Performance data was captured on 2017 Macbook Pro, with a Radeon Pro 560 GPU and a 2.9 GHz Intel Core i7 CPU.

Two figures are presented: steady-state absolute performance (in mega-rays per second), and equivalent speed when rendering a 1200 x 1200 image.

SceneAbsolute speed
(Mray/sec)
12002 image
(frames/sec)
Cornell Box 304211
Ray Tracing in One Weekend 19.113.3
the orb 3322
Golden sphere grid 8660
Prism 955663
Caffeine molecule 193134

To compare, the reference implementation for Ray Tracing in One Weekend takes about 577 seconds to render a 1200 x 1200 image at 500 samples per pixel, (max depth of 6 bounces, compiled with `-O3`, output disabled).

`rayray` takes 43.4 seconds to render the same image, which is a 13x speedup (even including startup and shader compilation time).

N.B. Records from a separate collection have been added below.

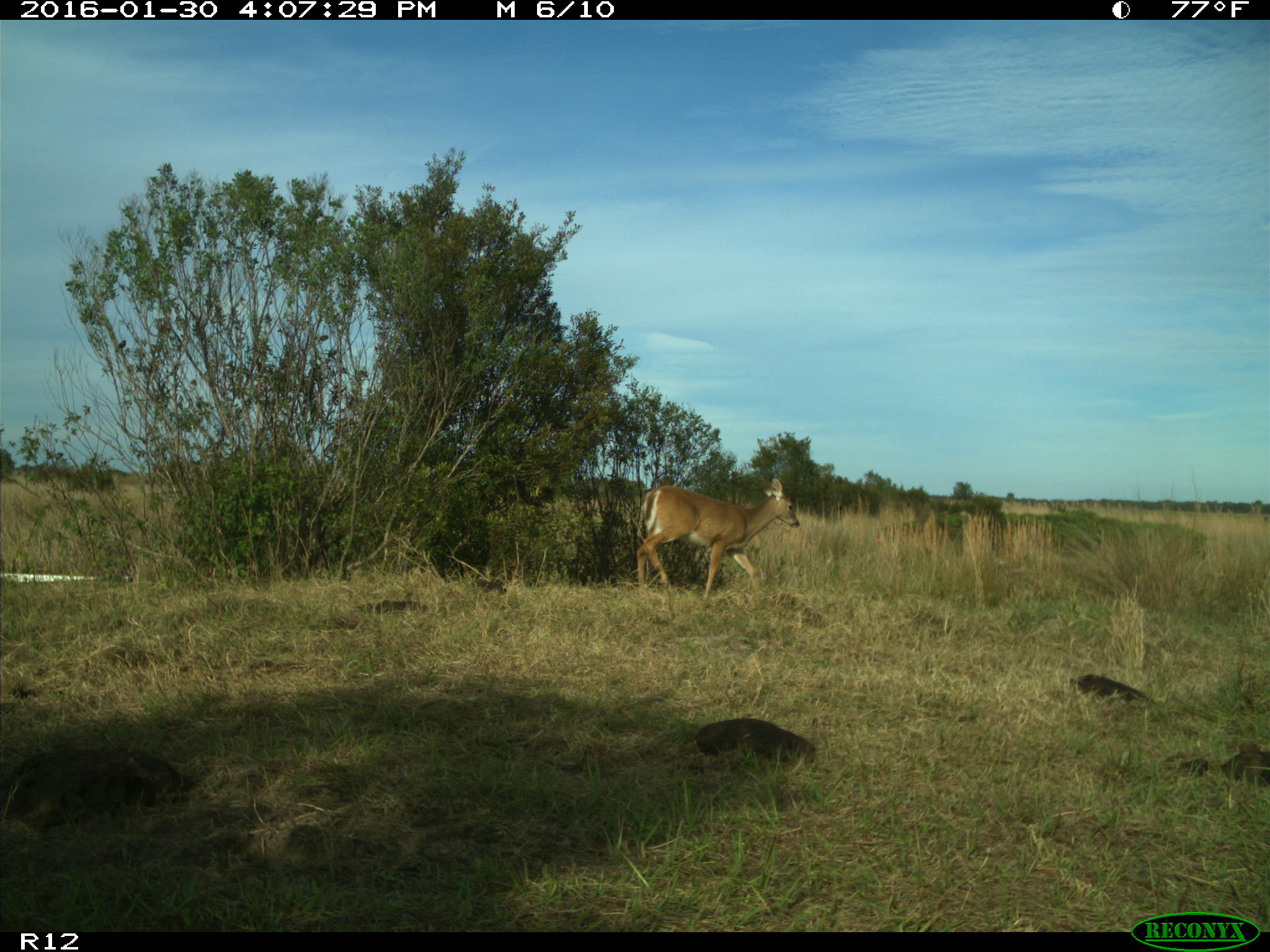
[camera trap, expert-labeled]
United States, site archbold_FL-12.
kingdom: Animalia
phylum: Chordata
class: Mammalia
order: Artiodactyla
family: Cervidae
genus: Odocoileus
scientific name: Odocoileus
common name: deer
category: unidentified deer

Of course, the reference implementation isn't optimized for performance – but then again, neither is `rayray`!

## Infrastructure

Like Futureproof, `rayray` is built on a stack of (unnecessarily) modern tools and technologies:

While building the scene-specific pipeline, I ran into a pathological complexity explosion in SPIRV-Cross. Coincidentally, it had been fixed a few days earlier, so I worked to push that fix all the way upstream to `wgpu-native` (and also `wgpu-rs`, to be polite).

This was a very positive experience: the `gfx-rs` and `wgpu` folks were consistently responsive and helpful, so props to that community.

(I also found a bug in `cbindgen` along the way, which was promptly fixed!)

## Future plans

Like Futureproof, this was a toy project / proof of concept, and I'm not planning to maintain it into the future.

As always, the code is on Github, and I'd be happy to link any fork which achieves critical momentum.

Now that `naga` is released, it may be time to transition back to Rust for graphics work – my motivation for using Zig was seamless interoperability with C libraries (mainly `shaderc`), and that's not longer needed in `wgpu` 0.7.0.